→ Work request
Below are the records; print exactly the lines from the one with "günstig online kaufen" through the last, both included, and leave the pictures out.

===============

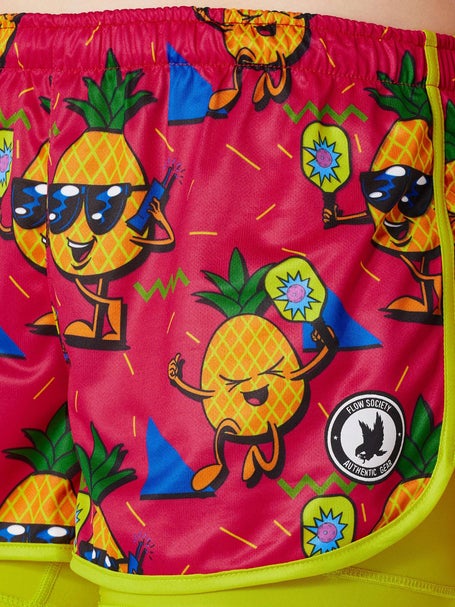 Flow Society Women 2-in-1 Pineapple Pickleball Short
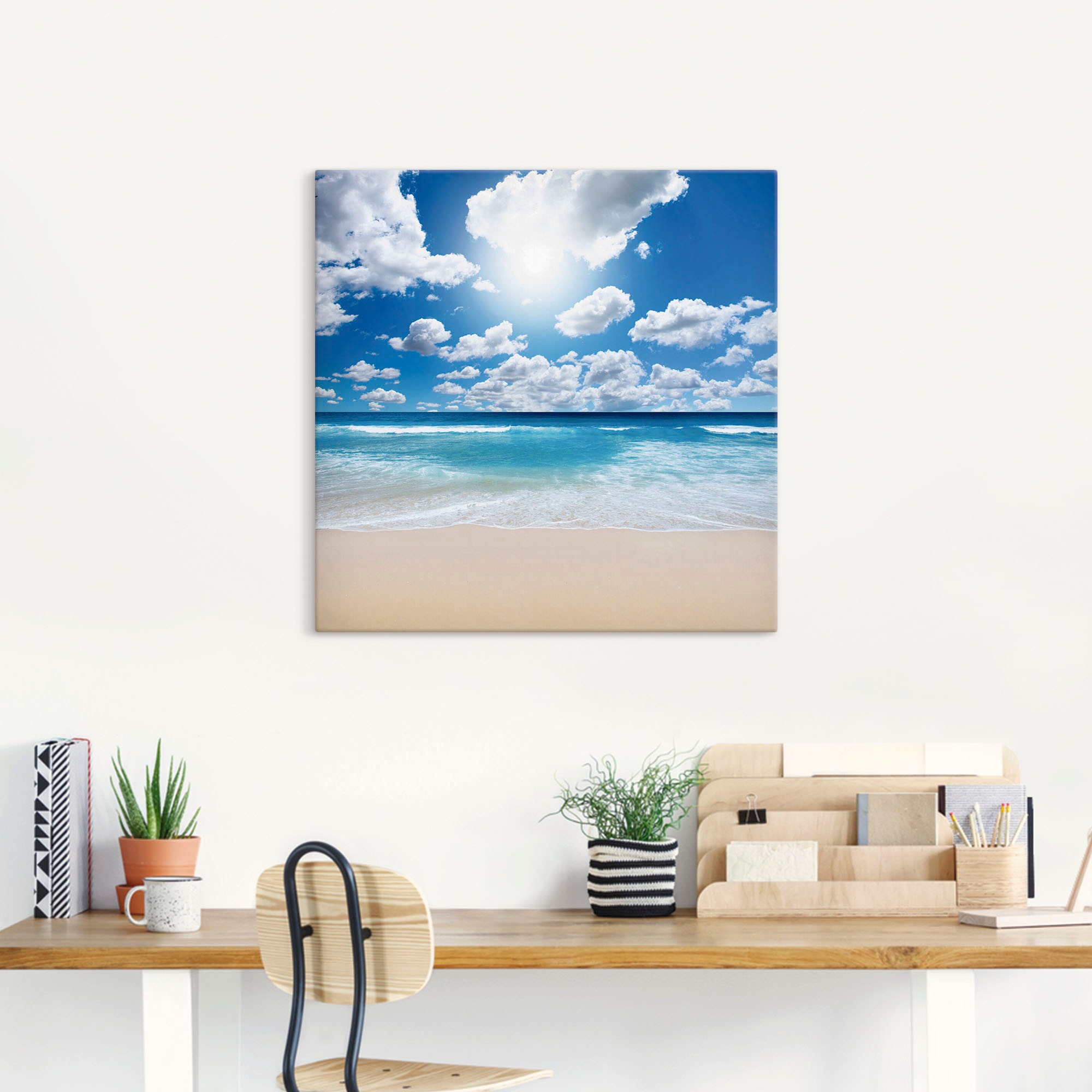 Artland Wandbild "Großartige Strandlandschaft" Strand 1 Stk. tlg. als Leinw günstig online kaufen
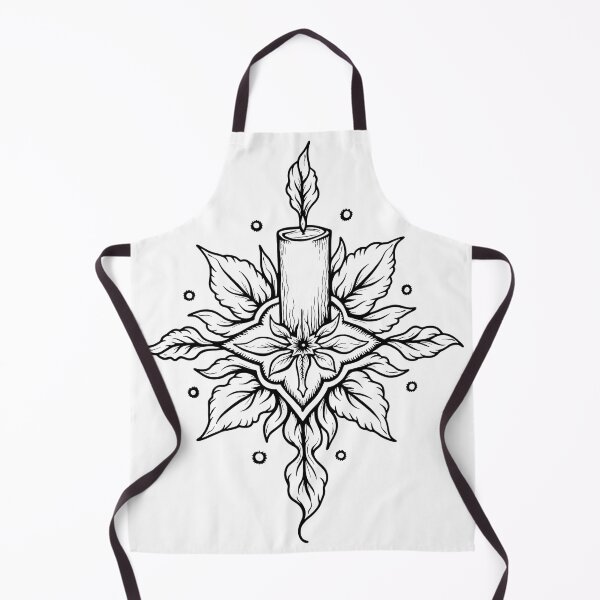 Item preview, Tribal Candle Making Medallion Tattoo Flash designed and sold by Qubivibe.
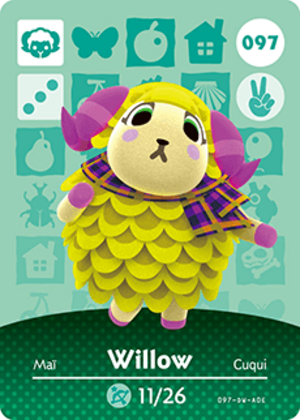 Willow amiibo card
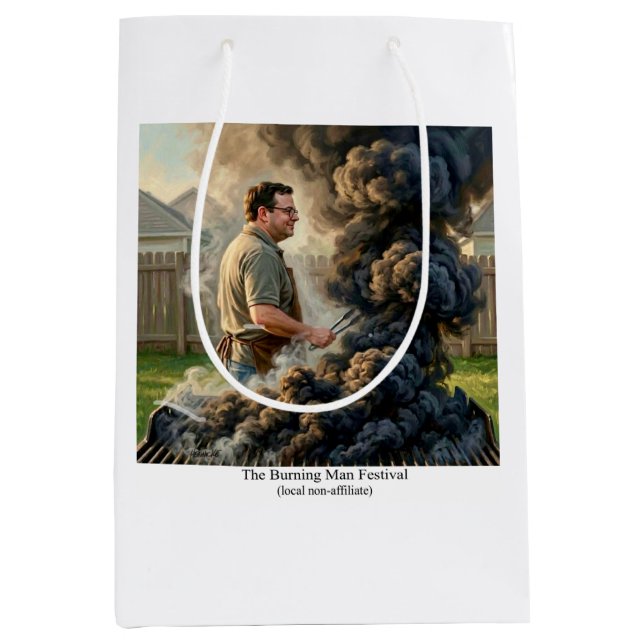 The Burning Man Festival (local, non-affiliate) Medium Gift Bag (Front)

===============

→ Problem solution
 Artland Wandbild "Großartige Strandlandschaft" Strand 1 Stk. tlg. als Leinw günstig online kaufen
 Item preview, Tribal Candle Making Medallion Tattoo Flash designed and sold by Qubivibe.
 Willow amiibo card
 The Burning Man Festival (local, non-affiliate) Medium Gift Bag (Front)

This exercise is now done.